» **Exercise instructions**: From the Skyline forum thread below, retype the passage that begins with the words containing "## DazGTR (Dec" and ends with "they gave me)".

═════ Page extract

# NISSAN SKYLINE GTR33 V-SPEC NISMO 400R BODYKIT



## jawan (May 4, 2009)

i bought this car and just wanted to check if anybody have any info on this car.
Does anybody know this car, it has skyline owners club sickers on it.
WRC Sales - Showroom
thanks


----------



## moleman (Jun 3, 2002)

It's got RB Motorsport stickers.

Try giving them a call.


----------



## Samuel Cross (Aug 2, 2002)

You may want to read this thread.

Sam


----------



## matty32 (Dec 18, 2005)

was going to say i thought that was someones on here


----------



## jawan (May 4, 2009)

lets see if they(wrc) can sort out now?


----------



## jawan (May 4, 2009)

Shame:
i think the guy who did p/x with wrc should have sorted before p/x because someone was going to buy this. sorry but no point warning afterwards, everybody is not a member of owners club.
However wrc has promised to sort out any issues, thanks wrc


----------



## Rbentley (Dec 17, 2007)

NISSAN SKYLINE R33 GTR V-SPEC 2

V-Spec 2? Is this right?

(I know thread is on the 400R - so sorry for crapping)


----------



## DazGTR (Dec 5, 2007)

jawan said:


> Shame:
> i think the guy who did p/x with wrc should have sorted before p/x because someone was going to buy this. sorry but no point warning afterwards, everybody is not a member of owners club.
> However wrc has promised to sort out any issues, thanks wrc


Actually they did know about the turbos/engine hence the reason why i took a £4k drop in price wen i p/x the car in(of course they wont tell you this as what it sold for was more than double what they gave me)

Obviously if i could have afforded the repair you would not have bought this as i would still be the owner,yes i was gutted to see it go and i would rather someone else get use from the car than it sit rotting on the drive the car is solid with no rust and genuine mileage and you do have a good car and i hope you enjoy it and if it werent for the credit crunch it would still be mine.

══════════
═════ Given entries

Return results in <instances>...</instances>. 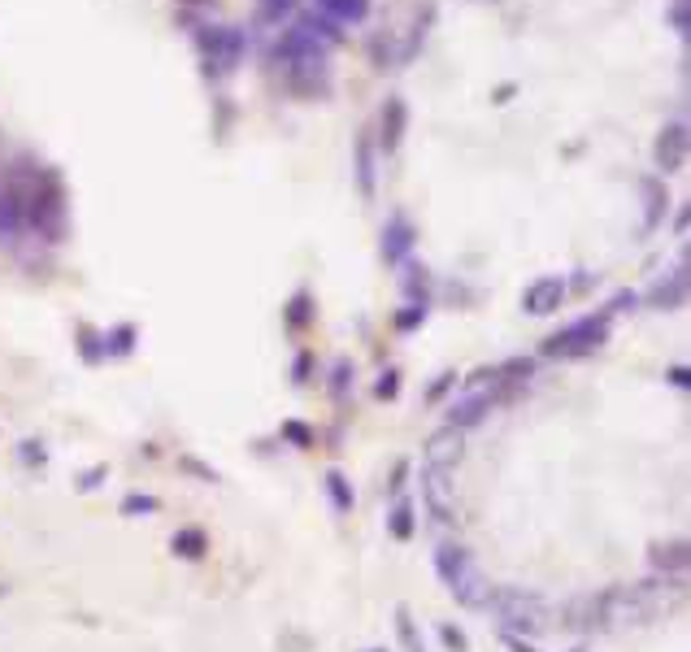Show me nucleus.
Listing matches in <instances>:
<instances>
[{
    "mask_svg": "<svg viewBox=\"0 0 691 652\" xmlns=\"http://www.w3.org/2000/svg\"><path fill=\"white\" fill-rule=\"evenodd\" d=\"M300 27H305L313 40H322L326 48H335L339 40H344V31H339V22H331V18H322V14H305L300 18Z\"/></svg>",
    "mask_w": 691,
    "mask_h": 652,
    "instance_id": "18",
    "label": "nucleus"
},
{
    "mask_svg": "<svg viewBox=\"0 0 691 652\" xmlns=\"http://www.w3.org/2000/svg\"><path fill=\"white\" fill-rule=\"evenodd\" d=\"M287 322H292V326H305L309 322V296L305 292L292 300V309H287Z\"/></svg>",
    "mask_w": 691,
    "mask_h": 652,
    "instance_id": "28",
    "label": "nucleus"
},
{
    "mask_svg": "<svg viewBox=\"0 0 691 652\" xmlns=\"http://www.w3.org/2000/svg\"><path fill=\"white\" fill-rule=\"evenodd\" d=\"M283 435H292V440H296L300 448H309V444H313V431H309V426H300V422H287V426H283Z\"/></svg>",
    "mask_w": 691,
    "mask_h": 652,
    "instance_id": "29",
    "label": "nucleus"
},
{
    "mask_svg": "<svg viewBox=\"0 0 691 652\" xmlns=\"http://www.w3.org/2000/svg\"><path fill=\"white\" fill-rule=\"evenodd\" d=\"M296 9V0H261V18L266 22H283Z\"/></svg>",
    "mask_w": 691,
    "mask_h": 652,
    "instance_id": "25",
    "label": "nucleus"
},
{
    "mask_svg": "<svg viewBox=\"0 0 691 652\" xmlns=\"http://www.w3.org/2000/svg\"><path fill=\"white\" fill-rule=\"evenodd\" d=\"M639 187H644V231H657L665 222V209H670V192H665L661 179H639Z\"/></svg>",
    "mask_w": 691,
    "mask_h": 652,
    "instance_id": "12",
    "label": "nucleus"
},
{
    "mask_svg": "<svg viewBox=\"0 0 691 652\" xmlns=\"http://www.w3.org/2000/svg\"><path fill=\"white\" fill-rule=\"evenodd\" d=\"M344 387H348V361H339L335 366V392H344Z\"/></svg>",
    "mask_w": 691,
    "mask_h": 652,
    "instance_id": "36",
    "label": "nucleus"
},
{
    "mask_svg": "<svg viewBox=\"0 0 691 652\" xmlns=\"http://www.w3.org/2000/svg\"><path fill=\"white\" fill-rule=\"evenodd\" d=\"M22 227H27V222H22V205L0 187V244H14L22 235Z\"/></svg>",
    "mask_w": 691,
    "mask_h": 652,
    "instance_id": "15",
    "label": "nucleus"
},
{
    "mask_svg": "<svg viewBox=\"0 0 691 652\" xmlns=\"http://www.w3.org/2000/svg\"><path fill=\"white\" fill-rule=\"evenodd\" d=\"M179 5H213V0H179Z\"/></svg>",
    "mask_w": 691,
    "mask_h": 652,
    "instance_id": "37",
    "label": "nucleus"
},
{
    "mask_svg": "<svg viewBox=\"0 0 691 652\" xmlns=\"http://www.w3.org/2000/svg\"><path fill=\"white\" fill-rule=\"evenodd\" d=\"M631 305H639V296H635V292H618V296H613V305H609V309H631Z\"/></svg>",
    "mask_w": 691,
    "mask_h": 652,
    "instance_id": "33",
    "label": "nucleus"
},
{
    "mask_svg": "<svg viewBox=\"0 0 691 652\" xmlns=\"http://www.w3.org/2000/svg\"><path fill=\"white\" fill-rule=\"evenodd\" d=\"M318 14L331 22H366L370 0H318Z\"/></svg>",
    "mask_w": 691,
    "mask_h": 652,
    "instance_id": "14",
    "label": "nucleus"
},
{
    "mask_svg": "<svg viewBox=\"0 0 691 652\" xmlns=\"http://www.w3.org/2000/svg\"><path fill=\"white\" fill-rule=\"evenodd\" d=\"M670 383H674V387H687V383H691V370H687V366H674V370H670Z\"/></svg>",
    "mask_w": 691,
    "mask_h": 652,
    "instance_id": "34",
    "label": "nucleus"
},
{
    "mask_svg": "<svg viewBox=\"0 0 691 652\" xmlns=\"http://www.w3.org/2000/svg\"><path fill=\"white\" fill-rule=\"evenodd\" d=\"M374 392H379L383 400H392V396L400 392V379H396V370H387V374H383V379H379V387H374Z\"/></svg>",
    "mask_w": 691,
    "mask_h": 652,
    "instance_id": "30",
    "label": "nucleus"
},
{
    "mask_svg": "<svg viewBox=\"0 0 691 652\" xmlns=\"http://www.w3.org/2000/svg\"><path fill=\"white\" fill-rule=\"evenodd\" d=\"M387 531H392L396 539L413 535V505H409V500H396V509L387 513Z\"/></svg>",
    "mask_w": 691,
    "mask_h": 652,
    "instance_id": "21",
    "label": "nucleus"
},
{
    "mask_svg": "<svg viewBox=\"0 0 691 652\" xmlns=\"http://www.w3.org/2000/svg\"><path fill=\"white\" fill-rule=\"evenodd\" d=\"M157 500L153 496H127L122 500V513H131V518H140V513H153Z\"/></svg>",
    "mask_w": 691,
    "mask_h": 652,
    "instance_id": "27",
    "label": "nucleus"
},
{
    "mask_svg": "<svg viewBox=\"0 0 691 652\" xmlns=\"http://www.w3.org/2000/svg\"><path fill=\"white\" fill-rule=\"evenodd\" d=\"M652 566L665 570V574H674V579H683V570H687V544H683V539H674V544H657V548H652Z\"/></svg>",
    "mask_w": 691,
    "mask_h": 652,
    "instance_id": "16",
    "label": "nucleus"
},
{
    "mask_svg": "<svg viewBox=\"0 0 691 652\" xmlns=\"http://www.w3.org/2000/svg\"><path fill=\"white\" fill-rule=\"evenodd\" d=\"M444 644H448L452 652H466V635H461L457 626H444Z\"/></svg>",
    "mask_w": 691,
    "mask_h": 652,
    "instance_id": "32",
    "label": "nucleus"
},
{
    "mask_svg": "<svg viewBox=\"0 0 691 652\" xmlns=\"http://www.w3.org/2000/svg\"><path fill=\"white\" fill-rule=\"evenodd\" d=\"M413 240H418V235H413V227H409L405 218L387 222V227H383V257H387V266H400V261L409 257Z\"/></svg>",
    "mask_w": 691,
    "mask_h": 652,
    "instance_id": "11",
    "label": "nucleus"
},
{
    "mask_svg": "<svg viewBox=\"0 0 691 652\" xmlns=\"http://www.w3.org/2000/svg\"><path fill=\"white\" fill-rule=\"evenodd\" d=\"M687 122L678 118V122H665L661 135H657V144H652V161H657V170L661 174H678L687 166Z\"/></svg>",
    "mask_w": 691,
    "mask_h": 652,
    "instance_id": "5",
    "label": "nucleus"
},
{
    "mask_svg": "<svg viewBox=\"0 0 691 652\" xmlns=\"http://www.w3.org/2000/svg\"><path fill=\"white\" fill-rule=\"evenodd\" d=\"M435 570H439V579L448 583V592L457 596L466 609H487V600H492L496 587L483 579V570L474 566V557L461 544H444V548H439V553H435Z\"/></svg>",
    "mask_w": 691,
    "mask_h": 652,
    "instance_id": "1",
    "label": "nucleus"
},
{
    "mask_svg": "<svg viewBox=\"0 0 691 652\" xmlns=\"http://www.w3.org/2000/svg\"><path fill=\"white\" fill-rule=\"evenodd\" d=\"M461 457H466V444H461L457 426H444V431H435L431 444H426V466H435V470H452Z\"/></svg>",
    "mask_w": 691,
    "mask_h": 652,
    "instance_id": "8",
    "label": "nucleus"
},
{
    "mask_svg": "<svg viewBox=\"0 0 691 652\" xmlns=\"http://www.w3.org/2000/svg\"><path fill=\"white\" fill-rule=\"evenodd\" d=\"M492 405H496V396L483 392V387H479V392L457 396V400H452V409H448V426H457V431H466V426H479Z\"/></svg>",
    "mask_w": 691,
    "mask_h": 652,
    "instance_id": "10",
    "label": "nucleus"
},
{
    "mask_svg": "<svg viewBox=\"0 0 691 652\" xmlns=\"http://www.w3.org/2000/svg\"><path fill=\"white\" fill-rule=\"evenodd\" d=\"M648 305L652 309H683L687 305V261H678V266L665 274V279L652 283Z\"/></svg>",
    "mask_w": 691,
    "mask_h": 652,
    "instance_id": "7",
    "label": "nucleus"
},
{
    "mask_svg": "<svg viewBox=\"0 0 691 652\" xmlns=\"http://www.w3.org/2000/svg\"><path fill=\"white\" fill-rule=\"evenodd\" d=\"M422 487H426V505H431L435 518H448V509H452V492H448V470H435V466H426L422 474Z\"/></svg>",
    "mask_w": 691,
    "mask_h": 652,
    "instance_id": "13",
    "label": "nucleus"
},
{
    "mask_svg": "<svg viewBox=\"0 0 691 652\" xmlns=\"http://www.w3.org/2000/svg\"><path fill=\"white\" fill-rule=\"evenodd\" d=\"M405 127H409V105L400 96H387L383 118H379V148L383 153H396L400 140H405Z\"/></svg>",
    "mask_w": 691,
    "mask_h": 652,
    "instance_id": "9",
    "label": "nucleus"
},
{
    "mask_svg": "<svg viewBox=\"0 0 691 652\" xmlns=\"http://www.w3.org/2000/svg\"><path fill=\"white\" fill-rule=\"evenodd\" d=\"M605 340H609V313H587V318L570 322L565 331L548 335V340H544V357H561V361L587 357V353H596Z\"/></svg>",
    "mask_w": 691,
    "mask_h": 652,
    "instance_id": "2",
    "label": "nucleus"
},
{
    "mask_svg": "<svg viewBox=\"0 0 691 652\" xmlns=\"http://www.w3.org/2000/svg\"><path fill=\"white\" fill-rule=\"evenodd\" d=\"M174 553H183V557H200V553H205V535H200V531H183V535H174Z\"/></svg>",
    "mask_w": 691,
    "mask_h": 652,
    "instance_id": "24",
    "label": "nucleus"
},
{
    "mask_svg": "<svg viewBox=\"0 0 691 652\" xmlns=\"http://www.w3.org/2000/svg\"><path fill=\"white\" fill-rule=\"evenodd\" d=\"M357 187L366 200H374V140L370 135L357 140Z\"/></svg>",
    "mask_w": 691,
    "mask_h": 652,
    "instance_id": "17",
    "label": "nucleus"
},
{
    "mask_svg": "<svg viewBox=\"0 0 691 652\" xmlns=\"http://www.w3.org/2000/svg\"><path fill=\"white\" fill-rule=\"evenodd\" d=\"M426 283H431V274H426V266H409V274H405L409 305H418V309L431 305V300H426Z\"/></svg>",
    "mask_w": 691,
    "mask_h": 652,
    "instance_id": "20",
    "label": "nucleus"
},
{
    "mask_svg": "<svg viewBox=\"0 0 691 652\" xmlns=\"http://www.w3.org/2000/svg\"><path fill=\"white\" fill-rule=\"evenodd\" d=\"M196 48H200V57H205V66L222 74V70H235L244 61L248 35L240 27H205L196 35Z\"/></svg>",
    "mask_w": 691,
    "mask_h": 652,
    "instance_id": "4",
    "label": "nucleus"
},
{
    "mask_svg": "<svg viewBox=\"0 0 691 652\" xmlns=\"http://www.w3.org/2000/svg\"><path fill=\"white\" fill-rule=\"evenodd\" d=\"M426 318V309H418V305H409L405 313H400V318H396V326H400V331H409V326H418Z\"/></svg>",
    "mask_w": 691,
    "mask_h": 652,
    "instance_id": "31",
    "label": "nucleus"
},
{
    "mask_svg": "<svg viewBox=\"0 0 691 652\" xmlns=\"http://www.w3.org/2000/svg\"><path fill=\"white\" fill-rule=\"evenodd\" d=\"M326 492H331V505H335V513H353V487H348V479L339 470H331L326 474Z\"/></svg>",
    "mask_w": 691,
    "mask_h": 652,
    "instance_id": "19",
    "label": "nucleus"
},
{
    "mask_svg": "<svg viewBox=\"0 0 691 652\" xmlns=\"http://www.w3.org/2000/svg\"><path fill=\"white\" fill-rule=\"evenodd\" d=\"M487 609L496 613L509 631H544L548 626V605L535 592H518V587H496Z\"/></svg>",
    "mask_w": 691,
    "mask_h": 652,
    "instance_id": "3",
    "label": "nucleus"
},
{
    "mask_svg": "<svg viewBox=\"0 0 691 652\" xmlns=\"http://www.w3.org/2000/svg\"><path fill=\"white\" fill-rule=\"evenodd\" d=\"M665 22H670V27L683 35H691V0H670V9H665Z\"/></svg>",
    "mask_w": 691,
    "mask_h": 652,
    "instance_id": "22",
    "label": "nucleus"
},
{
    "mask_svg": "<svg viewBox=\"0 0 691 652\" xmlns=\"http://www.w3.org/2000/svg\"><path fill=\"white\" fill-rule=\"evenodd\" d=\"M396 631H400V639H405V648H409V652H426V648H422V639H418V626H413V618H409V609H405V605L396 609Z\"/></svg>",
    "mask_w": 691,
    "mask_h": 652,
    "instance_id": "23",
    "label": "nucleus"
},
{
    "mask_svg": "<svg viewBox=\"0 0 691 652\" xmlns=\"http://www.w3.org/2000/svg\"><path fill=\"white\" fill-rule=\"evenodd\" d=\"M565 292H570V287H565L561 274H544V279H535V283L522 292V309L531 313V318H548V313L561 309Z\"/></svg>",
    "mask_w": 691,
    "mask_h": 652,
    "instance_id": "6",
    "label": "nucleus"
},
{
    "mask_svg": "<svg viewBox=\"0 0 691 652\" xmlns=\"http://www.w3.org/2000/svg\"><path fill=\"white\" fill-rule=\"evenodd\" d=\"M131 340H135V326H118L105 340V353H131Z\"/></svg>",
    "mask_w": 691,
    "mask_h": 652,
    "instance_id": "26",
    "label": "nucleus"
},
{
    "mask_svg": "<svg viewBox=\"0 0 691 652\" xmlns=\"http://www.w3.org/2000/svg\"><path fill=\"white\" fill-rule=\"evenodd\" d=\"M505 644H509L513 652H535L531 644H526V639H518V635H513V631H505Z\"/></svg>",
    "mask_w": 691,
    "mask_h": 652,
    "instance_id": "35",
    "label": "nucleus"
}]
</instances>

══════════
═════ Given entries

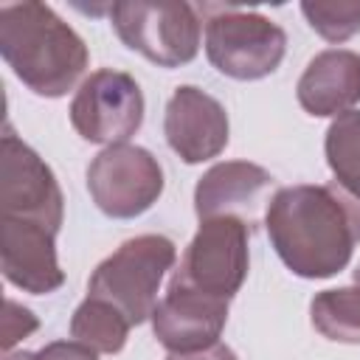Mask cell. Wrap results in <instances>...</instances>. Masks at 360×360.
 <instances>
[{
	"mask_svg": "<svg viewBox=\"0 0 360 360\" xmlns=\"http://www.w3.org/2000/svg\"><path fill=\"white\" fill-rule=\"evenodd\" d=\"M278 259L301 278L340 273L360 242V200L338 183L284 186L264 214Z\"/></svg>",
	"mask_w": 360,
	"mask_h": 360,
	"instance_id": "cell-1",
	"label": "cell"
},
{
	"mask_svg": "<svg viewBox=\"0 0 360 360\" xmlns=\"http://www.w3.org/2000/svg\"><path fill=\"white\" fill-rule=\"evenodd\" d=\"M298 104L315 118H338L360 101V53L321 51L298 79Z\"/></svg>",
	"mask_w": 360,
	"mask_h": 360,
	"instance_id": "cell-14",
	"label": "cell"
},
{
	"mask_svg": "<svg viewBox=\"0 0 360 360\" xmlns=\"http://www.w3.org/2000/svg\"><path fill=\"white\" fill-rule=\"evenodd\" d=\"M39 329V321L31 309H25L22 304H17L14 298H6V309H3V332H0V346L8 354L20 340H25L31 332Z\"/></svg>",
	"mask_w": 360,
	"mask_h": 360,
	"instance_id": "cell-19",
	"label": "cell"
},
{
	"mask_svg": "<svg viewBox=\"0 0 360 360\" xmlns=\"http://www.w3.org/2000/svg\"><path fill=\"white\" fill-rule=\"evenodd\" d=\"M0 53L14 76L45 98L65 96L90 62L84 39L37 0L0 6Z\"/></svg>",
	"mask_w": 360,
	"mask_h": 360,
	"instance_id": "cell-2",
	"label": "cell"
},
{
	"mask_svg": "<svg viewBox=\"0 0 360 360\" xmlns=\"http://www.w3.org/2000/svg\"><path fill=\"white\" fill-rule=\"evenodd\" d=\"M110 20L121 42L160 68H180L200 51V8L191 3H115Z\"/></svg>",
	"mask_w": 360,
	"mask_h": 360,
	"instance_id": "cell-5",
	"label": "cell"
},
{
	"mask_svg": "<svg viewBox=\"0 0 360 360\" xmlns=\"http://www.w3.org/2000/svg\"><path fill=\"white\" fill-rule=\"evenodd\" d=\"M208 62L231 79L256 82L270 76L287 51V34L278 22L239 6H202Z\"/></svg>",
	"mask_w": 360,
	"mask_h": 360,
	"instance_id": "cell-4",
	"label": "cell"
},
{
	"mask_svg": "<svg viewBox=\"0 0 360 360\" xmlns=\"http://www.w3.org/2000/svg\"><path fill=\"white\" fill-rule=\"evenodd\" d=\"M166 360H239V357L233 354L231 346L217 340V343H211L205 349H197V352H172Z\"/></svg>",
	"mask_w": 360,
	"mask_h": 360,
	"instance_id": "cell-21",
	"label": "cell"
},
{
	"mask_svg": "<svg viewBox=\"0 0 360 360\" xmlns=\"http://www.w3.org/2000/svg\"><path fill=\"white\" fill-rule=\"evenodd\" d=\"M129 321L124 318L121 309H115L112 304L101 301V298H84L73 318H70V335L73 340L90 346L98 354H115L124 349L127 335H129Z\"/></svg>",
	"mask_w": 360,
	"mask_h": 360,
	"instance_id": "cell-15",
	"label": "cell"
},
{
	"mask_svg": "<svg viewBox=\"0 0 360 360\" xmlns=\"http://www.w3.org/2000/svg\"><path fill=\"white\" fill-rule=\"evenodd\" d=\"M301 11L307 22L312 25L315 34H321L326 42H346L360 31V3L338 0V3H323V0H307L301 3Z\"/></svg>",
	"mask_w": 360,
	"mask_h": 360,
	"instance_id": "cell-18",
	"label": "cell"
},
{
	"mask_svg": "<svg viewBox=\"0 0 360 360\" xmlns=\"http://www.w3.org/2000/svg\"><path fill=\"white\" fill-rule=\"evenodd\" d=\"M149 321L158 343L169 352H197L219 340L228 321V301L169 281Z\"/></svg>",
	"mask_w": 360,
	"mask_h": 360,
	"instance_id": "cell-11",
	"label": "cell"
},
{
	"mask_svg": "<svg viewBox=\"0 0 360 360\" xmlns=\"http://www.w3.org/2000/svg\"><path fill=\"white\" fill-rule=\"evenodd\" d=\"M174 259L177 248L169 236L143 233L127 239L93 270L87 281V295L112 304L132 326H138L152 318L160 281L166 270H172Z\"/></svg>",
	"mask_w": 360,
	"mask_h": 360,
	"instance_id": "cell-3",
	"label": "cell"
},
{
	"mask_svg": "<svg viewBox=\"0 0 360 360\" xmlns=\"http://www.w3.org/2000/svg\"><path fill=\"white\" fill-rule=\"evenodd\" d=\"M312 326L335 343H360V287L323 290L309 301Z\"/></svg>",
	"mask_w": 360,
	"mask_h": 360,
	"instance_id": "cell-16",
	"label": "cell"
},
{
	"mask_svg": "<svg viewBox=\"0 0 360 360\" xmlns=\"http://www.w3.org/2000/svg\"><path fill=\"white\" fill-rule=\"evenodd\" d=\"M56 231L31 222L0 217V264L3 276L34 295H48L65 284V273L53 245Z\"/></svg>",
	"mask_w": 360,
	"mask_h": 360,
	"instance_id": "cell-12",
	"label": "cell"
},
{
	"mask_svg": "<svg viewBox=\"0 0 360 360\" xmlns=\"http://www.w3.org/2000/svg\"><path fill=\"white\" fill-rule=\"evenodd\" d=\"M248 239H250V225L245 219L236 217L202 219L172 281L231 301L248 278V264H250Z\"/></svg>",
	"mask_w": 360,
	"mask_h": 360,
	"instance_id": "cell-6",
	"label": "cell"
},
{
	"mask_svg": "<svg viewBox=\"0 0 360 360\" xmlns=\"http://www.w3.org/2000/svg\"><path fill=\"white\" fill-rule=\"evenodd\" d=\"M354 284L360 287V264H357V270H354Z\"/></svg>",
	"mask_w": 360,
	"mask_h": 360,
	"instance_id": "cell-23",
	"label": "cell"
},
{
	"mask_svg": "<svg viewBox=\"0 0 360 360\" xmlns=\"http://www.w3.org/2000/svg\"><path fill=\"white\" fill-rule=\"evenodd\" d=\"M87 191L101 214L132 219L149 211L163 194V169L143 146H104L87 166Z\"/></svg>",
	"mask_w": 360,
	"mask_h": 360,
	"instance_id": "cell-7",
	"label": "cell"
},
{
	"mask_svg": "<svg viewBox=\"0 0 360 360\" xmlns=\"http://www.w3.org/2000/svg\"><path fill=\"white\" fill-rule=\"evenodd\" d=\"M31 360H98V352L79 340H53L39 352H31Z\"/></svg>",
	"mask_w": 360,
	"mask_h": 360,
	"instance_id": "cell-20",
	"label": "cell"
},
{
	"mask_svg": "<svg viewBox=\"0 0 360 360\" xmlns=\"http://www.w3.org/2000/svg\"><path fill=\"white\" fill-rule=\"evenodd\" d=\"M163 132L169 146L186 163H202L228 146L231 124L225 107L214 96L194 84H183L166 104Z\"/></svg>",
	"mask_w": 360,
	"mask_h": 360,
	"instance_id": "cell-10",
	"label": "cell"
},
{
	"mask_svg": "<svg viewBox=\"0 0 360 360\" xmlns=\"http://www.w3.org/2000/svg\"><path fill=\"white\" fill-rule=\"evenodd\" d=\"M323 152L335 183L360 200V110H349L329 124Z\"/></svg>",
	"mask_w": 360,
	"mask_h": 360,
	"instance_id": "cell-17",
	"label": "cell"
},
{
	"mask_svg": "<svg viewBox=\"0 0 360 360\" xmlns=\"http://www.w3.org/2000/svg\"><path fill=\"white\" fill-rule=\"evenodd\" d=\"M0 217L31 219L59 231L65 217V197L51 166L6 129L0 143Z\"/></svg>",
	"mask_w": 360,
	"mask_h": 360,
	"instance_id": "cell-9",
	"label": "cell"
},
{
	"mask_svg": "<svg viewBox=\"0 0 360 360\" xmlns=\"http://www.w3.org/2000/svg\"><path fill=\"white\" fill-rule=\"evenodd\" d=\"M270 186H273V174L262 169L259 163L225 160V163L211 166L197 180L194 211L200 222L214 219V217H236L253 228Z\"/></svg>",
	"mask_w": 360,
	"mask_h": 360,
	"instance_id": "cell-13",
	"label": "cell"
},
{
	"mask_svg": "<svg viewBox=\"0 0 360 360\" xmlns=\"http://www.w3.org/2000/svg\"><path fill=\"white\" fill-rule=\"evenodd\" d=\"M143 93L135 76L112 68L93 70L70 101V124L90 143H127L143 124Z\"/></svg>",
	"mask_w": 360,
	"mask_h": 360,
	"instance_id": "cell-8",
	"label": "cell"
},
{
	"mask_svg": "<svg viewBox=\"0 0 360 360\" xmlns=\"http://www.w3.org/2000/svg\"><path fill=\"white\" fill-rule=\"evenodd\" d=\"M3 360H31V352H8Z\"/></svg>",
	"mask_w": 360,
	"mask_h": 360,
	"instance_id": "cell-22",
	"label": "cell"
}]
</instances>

══════════
═════ Given entries

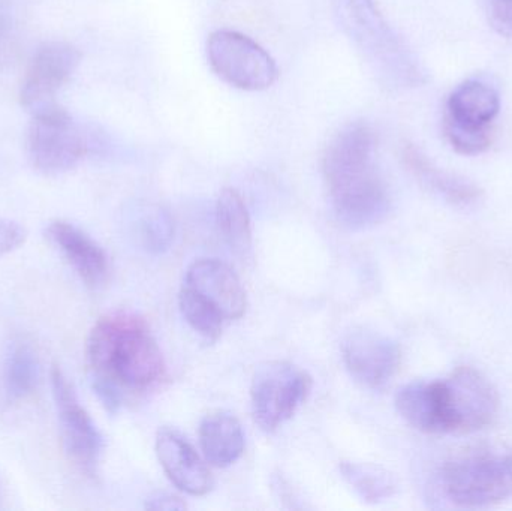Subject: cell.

══════════

» **Problem solution**:
## DazGTR (Dec 5, 2007)

jawan said:


> Shame:
> i think the guy who did p/x with wrc should have sorted before p/x because someone was going to buy this. sorry but no point warning afterwards, everybody is not a member of owners club.
> However wrc has promised to sort out any issues, thanks wrc


Actually they did know about the turbos/engine hence the reason why i took a £4k drop in price wen i p/x the car in(of course they wont tell you this as what it sold for was more than double what they gave me)